Records from a dataset
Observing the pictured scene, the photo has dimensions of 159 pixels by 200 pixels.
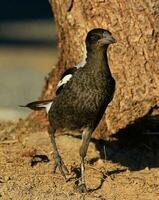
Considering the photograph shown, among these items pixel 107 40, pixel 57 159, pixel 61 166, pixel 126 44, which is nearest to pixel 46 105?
pixel 57 159

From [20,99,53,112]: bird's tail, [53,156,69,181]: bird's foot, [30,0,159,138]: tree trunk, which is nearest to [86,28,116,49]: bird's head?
[30,0,159,138]: tree trunk

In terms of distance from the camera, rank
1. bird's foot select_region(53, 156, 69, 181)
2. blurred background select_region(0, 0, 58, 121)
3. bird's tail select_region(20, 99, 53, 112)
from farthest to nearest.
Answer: blurred background select_region(0, 0, 58, 121)
bird's tail select_region(20, 99, 53, 112)
bird's foot select_region(53, 156, 69, 181)

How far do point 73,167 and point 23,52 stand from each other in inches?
475

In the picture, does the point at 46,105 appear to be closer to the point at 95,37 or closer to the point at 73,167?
the point at 73,167

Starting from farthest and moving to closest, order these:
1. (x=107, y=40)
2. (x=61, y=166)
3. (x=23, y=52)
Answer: (x=23, y=52) → (x=61, y=166) → (x=107, y=40)

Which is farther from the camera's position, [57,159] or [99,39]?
[57,159]

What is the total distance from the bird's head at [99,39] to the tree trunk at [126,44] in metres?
1.03

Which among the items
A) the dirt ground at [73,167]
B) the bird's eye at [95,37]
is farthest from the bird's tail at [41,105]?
the bird's eye at [95,37]

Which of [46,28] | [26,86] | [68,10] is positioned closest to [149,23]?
[68,10]

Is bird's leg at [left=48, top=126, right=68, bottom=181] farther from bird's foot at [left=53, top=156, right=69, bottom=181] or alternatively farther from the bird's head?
the bird's head

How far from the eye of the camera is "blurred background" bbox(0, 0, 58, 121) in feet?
45.8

### The request
Convert the records into a two-column CSV with the header columns text and answer, covering only the portion that begins with the line containing "How far from" and continues through the end of the records. Write one row per item, putting each value in a quoted field and replacing any line breaks with spaces.

### Task response
text,answer
"How far from the eye of the camera is ""blurred background"" bbox(0, 0, 58, 121) in feet?","45.8"